_Постановка задачи A_. Отредактируйте записи, начиная со строки с «Is (x=930, y=572)» и до конца записей, включая обе границы. Приведите эти строки заново, заменив «penguin flipper» на «penguin wing» и не меняя больше ничего.

ВВЕДЕНИЕ
В этой статье мне хотелось бы рассмотреть некоторые проблемы, возникающие при соотнесении лингвистических свойств предложения (или какого-либо иного языкового объекта) и реальных или потенциальных «речеактовых» свойств, которые данное предложение может иметь, если оно употребляется в качестве высказывания.
С этой целью я намерена обсудить некоторые особые случаи, в которых, как кажется, обнаруживается определенное грамматическое отношение между языковым элементом или процессом и каким-либо аспектом предложения как части речевого акта. Основная проблема при этом будет состоять в определении того, какой из способов описания (если такой существует) адекватно характеризует подобные грамматические отношения. Я попытаюсь доказать, что обе теории языковых объектов и иллокутивных сил (ориентированные лингвистически и прагматически) постулируют одни и те же структуры, подвергающиеся семантической интерпретации. Отсюда следует, что на оба названных типа описания распространяется действие «Парадокса Перформативности» (Perfor- madox), сформулированного Бёром и Ликаном (Воёг — Lycan 1980). Прагматически ориентированные описания не имеют, следовательно, преимуществ по сравнению с лингвистически ориентированными описаниями, и, кроме того, они оказываются непригодными для адекватного и естественного представления языковых конструкций.Речевые акты невозможны без языковых объектов: слов, групп» слов и предложений. Поэтому теория речевых актов, например, Остина (Austin 1975) и Серля (Searle 1969), должна была бы характеризовать связь между иллокутивной силой, которая может быть приписана высказыванию, и организацией собственно языкового содержания данного высказывания. Можно было бы постулировать, далее, наличие определенной связи между иллокутивной
силой, которую может иметь речевой акт, и значением (в строгом или более расплывчатом смысле) его собственно языковых компонентов; некоторые авторы ограничивают представление языкового объекта таким образом, что иллокутивная сила его как речевого акта определяется на основе буквального значения данного предложения (ср.

_Исходные данные_.
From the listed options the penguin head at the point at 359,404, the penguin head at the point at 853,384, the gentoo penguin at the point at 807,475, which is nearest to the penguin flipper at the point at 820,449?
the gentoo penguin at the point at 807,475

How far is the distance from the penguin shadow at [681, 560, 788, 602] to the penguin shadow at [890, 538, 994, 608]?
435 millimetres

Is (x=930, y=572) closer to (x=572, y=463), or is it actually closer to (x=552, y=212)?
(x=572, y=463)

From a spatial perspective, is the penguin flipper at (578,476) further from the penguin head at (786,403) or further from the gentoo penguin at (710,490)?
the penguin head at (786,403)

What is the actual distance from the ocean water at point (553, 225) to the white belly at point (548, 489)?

_Постановка задачи B_. Продолжите статью о соотношении речевых актов и языковых объектов с того места, на котором она заканчивается.

_Результат выполнения A_.
Is (x=930, y=572) closer to (x=572, y=463), or is it actually closer to (x=552, y=212)?
(x=572, y=463)

From a spatial perspective, is the penguin wing at (578,476) further from the penguin head at (786,403) or further from the gentoo penguin at (710,490)?
the penguin head at (786,403)

What is the actual distance from the ocean water at point (553, 225) to the white belly at point (548, 489)?

_Результат выполнения B_.
различные подходы такого рода в работах Searle 1975; Stampe 1975). В этой точке зрения немало подкупающей простоты, что особенно очевидно, когда речь идет о способах косвенного выражения иллокутивных сил. Несомненно наличие некоторой регулярной связи между значением предложения Can you give me a lift? ‘Ты не можешь меня подбросить?’ и просьбой, выражаемой соответствующим высказыванием. Подобной связи не наблюдается, например, в том случае, когда на основе тайного кода фраза I own an Airedale ‘У меня есть эрдельтерьер’ означает ‘Встречаемся за углом’.С другой стороны, лингвисты, занимающиеся построением синтаксических правил и лексико-семантических статей для языковых единиц, вынуждены принимать во внимание такие аспекты предложений и других единиц, которые связаны с вхождением последних в состав речевых актов. Так, например, некоторые синтаксические правила применяются лишь в тех предложениях, которые воспринимаются как утвердительные; сходные во всех других отношениях предложения могут различаться диапазоном иллокутивных сил в зависимости от того, приложимо ли к ним некоторое синтаксическое правило; одна и та же языковая единица способна получать более чем одну интерпретацию, и различия между такими интерпретациями соотносятся с иллокутивной силой и «границами» данного речевого акта в рамках высказывания. Некоторые из характерных примеров последнего типа будут в дальнейшем подробно рассмотрены. Я попытаюсь показать, что адекватное описание семантических и синтаксических отношений в языке должно обеспечивать возможность некоторого общего и естественного представления «грамматических» отношений между грамматическими элементами и речевыми актами. Этот тип описания является, по необходимости, более лингвистическим, чем прагматическим.
Под лингвистическим описанием я буду понимать любую совокупность принципов, описывающих произвольную и инвариантную взаимосвязь (association) формы и значения языковых знаков и их регулярную сочетаемость. Под прагматическим описанием я понимаю различного рода принципы, выводящие употребления и интерпретации языковых объектов из других более общих и не собственно лингвистических принципов, таких, как максимы Грайса (Grice 1975).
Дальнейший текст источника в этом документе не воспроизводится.